Banks move against cryptocurrencies13 February 2018 | 11:41 | FOCUS News Agency
As the main reason for the continuing trend, analysts point to decisions by several banks to ban their customers from buying cryptocurrencies using their credit cards.
Britain’s Lloyds Banking Group made an official statement: ‘We made the decision to not accept credit card transactions involving cryptocurrencies anymore. Thus we will be protecting our credit card holding customers against the risks related to the volatility of digital currency prices.’ The British financial institution made it clear that it was concerned about major losses that its customers would not be able to absorb at all.
JPMorgan Chase & Co., Bank of America Corp. and Citigroup Inc. likewise announced their readiness to impose restrictions on the purchase of digital currencies using credit cards.

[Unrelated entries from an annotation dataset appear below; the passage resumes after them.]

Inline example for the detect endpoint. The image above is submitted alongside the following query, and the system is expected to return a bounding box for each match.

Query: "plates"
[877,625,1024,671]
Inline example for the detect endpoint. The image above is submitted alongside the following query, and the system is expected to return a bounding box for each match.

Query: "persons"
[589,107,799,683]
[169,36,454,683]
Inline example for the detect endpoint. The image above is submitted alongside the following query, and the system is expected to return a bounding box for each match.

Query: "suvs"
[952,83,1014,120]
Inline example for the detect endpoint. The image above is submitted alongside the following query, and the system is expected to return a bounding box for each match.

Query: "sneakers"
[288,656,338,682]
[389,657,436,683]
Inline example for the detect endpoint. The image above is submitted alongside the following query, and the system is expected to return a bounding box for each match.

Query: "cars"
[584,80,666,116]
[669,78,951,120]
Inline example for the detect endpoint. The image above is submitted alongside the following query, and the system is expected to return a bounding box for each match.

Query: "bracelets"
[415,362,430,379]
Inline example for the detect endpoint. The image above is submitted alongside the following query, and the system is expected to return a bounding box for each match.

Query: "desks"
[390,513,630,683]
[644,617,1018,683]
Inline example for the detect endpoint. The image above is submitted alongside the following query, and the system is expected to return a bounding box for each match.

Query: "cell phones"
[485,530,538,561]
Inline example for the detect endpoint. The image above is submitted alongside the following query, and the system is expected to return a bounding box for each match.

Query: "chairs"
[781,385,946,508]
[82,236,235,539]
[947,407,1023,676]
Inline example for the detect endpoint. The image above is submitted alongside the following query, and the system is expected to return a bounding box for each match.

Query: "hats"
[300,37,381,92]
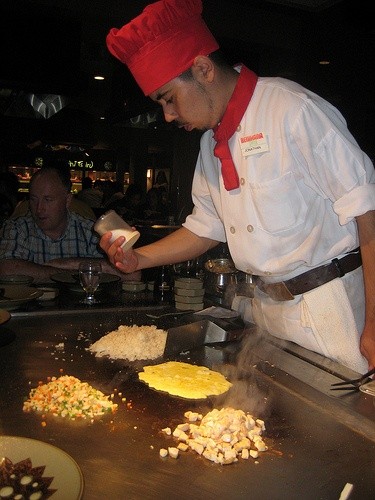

The process is not yet sufficiently analyzed and understood. Due to the absence of national as well as international regulations in the crypto market, banks, as can be expected, are moving against the digital currencies under the pretext of ‘concern’ for their customers. This sets a legal precedent, however, as, tomorrow, banks may decide that the real estate market is also a high-risk one, exposing their customers to the risk of ‘losing money they wouldn’t be able to recoup afterwards.’
Paradoxically, the centralized-type cryptocurrencies are the ones that prove more stable in this situation. Unlike Bitcoin, Еthereum and Ripple, the OneCoin digital currency, created by the Bulgarian woman Ruzha Ignatova, seems much less volatile, exactly because of its inherent ‘flaw’ of being centralized and for the moment operating solely within the OneLife system.